--- Requirement 1 ---
In the listing below, render the lines from the line containing "How should (312,544)" to the line containing "(312,544), (110,392), (406,282), (491,253), (496,98)", both included, as a JSON list of strings with one string per line and no entries for blank lines.

--- Page extract ---
:::

Just pointing out that you repeated Heaters 'talking points'.

How specifically does any of this make the OBEX harder to use? I know Heater says it does, but does it really?

Heater says it makes the cogs 'unsymmetrical', how? You already need to consider hub and pin usage, does that make the cogs unsymmetrical if they don't all use exactly the same amount of HUB ram, or the same number of pins?

I'd just like to suggest to everyone to take a deeper look at the problem to understand both the benefits and pitfalls of allowing hub access to be more controllable by the user.

Right now we have two camps digging their heels in and very little analysis. We should act like engineers, not politicians or philosophers.

C.W.

potatohead · 2014-05-03 15:00

It's not a purely technical matter.

It is all about how things are valued, in particular, whether or not the additional hassle associated with individualizing the COG - HUB access relationships is worth having some, or one, etc... COGS faster or less / more useful than other COGS is worth it.

Engineering has so far produced an amazing number of schemes. Perhaps more of those will yield one that impacts the value difference more than the current ones have.

Put really simply, everybody knows we can make some COGS quicker than other COGS. That's not at issue other than how best to do that. What is at issue is whether or not it's worth doing, and whether it's worth it on this design, or the next / another / different one.

Characterizing that value difference as FUD really isn't productive.

Todd Marshall · 2014-05-03 15:33

dMajo wrote: »

Todd, from your questions it seems to me that you even not know how the P1 works ... nothing wrong with it ... don't take this wrongly.

Thanks dMajo. I won't take it wrongly.

But there certainly seems to be a disconnect between what I read and what is actually going on.

I'm now left wondering how the P1 HUB knows which COG gets the baton next (even if its hardwired) and how far in advance (clocks) it must know it. I would be really surprised if the P2 has a different model for this.

I'm still left wondering when WR or RD actually run with respect to other instructions in the HUB access window.

It's also not a trivial exercise determining how the P1 behaves. Resistance to allowing any COG to run in any HUB time SLOT (and they are time SLOTS) reveals there's far more here than meets the eye. And determining real P1 behavior by poking it is more difficult than most controllers, there being no debug facility (short of building your own scaffolding).

That not withstanding, it's going to be exciting to find out why all this resistance. And why all this talk of SLOT sharing and mooching? Give the COG the SLOT and be done with it.

All my references are to P1 because it is a known quantity. I would have put a COG in SLOT placement feature and arbitrary number of slots in the round robin long ago ... probably in the initial design. I've seen no argument so far that comes close to convincing me that would be foolish. When you have a chip where every COG can diddle every pin simultaneously, you're talking some serious cooperation issues as large or larger than which COG has the baton and who gets it next.

As I stated in my opening salvo from the peanut gallery, my concerns increase with double the number of COGs and double the number of SLOTS and a fixed circular queue ,,, all hardwired.

jazzed · 2014-05-03 15:46

4x5n wrote: »

I've been using the propeller I've always thought and have been told that the fact that all pins and cogs were equal and "the same"

While it may have been desirable and may be generally the case, it is not perfectly true.

:::

--- Records for this task ---

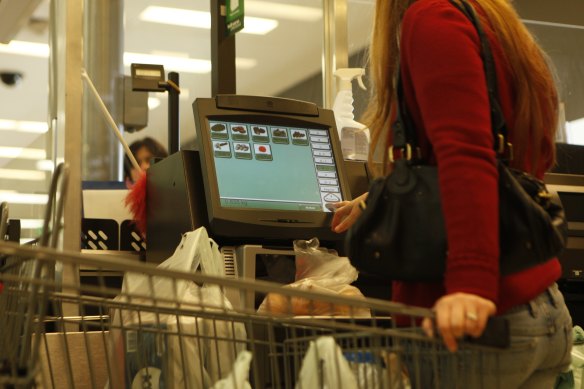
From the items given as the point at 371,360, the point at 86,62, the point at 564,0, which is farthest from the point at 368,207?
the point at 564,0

:::

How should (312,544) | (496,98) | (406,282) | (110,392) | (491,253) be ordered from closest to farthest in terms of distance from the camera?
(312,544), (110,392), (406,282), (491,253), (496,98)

:::

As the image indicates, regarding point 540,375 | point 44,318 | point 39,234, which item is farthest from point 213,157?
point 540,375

:::

--- Requirement 2 ---
According to the forum thread on hub access, what does the P1 lack that makes poking it to determine its real behavior harder than with most controllers?

--- Output 1 ---
[
  "How should (312,544) | (496,98) | (406,282) | (110,392) | (491,253) be ordered from closest to farthest in terms of distance from the camera?",
  "(312,544), (110,392), (406,282), (491,253), (496,98)"
]

--- Output 2 ---
It has no debug facility.